■ EXERCISE REQUIREMENTS:
Update the entries from the line containing "345, 364, 381)?" through the end of the entries, inclusive, by replacing "high-rise building" with "tower block". Reproduce those lines with everything else unchanged.

■ TASK MATERIAL:

__________

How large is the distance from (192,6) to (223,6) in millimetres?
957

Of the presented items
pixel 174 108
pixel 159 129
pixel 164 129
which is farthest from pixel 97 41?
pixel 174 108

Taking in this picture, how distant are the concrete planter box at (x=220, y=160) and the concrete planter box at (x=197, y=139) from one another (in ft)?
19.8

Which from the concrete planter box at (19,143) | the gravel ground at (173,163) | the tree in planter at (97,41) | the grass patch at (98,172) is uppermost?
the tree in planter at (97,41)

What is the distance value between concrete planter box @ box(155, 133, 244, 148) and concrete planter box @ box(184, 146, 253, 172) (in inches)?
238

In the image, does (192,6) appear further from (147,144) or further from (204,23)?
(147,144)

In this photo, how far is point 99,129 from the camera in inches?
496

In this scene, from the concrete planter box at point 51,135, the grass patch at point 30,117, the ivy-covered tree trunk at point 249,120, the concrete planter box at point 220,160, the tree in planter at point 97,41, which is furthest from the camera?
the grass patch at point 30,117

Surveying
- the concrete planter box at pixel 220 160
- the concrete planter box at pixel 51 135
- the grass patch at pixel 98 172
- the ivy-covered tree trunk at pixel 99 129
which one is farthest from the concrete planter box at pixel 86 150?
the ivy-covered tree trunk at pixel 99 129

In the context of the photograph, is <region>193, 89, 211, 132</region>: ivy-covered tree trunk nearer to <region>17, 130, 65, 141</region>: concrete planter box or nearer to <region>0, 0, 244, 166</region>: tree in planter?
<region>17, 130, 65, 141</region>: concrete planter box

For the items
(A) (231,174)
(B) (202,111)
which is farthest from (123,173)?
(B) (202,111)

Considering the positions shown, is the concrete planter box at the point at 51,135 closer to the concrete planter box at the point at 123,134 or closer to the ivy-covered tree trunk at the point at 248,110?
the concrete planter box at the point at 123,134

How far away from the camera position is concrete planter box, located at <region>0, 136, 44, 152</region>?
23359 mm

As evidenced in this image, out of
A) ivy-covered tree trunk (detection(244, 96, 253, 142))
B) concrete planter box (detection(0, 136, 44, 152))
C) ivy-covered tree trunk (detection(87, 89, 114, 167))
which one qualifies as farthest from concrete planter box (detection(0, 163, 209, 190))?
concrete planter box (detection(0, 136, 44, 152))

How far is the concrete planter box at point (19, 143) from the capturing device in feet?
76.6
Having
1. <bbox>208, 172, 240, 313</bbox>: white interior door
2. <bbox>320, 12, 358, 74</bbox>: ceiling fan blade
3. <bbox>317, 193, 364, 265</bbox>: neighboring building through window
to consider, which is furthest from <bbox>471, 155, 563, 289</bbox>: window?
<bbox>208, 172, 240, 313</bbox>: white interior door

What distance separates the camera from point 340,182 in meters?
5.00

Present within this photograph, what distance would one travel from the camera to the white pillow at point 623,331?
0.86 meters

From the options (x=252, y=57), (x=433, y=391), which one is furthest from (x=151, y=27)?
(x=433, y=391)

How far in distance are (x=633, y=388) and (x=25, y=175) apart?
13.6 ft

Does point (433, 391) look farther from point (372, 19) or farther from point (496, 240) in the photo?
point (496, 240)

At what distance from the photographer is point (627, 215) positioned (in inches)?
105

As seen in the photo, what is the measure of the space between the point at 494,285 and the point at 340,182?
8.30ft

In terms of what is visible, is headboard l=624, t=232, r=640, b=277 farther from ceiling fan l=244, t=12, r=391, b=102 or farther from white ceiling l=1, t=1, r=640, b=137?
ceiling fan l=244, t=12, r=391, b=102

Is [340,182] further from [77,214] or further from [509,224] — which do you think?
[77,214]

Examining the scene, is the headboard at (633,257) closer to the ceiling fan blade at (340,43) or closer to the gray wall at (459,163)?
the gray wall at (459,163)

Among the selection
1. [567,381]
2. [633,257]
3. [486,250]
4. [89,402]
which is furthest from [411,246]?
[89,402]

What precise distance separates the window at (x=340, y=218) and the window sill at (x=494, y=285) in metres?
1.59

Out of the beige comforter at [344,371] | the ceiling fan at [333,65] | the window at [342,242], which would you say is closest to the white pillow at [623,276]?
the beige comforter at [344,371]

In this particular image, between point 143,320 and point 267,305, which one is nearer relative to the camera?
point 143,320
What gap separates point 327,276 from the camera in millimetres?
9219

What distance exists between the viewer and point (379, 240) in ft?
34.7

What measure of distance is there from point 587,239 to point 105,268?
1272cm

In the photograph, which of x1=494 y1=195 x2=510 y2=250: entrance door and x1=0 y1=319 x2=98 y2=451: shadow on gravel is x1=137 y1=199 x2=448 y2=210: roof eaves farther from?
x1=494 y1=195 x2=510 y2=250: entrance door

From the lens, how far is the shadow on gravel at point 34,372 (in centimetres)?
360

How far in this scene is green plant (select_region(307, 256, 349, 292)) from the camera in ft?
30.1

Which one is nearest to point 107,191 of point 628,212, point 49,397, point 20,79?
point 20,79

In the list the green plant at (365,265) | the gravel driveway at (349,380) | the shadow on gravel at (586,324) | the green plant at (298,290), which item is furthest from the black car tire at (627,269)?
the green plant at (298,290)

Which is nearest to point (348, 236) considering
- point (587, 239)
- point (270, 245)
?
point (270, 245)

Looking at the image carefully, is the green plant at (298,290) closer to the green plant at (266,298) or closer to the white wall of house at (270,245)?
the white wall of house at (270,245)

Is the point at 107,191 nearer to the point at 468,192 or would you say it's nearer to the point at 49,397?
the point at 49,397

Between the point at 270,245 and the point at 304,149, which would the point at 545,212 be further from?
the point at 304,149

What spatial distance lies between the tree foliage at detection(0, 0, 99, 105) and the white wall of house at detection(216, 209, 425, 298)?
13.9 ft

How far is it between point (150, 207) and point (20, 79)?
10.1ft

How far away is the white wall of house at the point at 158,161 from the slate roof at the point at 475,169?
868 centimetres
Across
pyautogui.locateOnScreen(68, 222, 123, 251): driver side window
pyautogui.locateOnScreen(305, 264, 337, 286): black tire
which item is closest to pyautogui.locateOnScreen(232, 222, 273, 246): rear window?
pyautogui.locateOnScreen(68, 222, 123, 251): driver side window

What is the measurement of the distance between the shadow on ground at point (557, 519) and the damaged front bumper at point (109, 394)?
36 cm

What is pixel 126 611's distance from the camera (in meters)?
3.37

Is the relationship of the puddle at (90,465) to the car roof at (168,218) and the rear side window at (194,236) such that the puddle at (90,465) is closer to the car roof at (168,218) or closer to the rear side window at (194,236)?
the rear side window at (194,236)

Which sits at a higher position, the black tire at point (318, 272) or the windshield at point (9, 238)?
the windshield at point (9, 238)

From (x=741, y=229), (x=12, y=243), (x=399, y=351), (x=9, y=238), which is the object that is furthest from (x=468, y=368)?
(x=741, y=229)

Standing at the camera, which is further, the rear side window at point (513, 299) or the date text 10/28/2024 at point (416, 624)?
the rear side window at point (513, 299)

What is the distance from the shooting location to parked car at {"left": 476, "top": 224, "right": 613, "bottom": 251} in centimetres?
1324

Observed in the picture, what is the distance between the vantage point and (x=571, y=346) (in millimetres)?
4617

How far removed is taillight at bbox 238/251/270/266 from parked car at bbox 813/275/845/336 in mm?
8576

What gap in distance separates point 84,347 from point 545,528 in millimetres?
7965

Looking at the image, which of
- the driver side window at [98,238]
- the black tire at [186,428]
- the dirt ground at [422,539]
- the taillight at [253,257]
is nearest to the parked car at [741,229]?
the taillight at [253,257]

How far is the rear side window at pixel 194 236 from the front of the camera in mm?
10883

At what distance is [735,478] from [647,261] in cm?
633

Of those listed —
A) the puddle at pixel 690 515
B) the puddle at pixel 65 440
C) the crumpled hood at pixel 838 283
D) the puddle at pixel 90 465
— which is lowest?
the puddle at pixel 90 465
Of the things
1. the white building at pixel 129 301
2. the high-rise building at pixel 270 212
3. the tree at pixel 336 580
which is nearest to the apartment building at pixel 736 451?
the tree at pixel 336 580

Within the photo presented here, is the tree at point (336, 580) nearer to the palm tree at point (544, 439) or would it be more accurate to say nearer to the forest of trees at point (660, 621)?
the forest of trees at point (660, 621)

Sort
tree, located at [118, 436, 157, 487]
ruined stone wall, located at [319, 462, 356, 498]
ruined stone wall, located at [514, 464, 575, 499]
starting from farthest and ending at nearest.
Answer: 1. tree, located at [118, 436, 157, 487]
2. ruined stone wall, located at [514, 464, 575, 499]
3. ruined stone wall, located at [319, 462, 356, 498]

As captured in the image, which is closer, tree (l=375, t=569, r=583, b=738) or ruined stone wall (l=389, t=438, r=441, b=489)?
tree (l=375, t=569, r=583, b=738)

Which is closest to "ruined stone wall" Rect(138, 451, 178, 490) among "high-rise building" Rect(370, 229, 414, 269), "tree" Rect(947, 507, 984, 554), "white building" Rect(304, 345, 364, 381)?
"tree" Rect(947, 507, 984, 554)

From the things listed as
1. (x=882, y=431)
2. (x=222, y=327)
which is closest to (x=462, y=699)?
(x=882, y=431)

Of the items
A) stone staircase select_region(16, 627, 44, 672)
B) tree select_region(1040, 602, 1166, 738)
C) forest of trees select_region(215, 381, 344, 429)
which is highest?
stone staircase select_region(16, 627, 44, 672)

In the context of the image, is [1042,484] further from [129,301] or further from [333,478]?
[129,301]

__________

■ EXERCISE ANSWER:
Which is closest to "ruined stone wall" Rect(138, 451, 178, 490) among "tower block" Rect(370, 229, 414, 269), "tree" Rect(947, 507, 984, 554), "white building" Rect(304, 345, 364, 381)?
"tree" Rect(947, 507, 984, 554)

From the things listed as
1. (x=882, y=431)
2. (x=222, y=327)
which is closest to (x=462, y=699)?
(x=882, y=431)

Of the items
A) stone staircase select_region(16, 627, 44, 672)
B) tree select_region(1040, 602, 1166, 738)
C) forest of trees select_region(215, 381, 344, 429)
which is highest?
stone staircase select_region(16, 627, 44, 672)

In the context of the image, is [1042,484] further from [129,301] or further from [333,478]?
[129,301]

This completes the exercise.